#### BRIEF:
Output every line of the material below without changing a single character.

[A data block]
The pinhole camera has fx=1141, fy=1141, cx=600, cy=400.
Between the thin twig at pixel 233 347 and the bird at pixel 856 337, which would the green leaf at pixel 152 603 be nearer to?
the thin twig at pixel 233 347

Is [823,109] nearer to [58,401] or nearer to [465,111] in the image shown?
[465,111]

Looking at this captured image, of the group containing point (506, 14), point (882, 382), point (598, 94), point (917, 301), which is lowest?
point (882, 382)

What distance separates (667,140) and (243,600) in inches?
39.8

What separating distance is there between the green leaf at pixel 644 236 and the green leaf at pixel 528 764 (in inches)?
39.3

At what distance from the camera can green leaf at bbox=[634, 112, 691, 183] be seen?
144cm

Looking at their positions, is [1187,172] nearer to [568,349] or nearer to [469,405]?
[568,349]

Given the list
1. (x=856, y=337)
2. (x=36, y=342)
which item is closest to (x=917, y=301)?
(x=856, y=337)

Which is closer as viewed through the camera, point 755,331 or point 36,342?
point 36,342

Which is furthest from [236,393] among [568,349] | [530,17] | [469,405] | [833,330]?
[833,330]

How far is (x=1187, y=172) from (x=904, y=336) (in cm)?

#### RESULT:
The pinhole camera has fx=1141, fy=1141, cx=600, cy=400.
Between the thin twig at pixel 233 347 and the bird at pixel 856 337, which would the green leaf at pixel 152 603 be nearer to?
the thin twig at pixel 233 347

Is [823,109] nearer to [58,401] or nearer to [465,111] in the image shown?
[465,111]

Looking at this captured image, of the group containing point (506, 14), point (882, 382), point (598, 94), point (917, 301), which is lowest?
point (882, 382)

What distance separates (667,140) and (243,600) in inches?
39.8

What separating distance is there between the green leaf at pixel 644 236 and the green leaf at pixel 528 764 (in inches)?
39.3

At what distance from the camera can green leaf at bbox=[634, 112, 691, 183] be seen?
144cm

Looking at their positions, is [1187,172] nearer to [568,349] or nearer to [469,405]?
[568,349]

Given the list
1. (x=856, y=337)
2. (x=36, y=342)
which item is closest to (x=917, y=301)?
(x=856, y=337)

Which is closer as viewed through the camera, point 755,331 or point 36,342?
point 36,342

Which is furthest from [236,393] among [568,349] | [530,17] | [469,405] | [833,330]?
[833,330]

How far is (x=1187, y=172) from (x=904, y=336) (in cm)?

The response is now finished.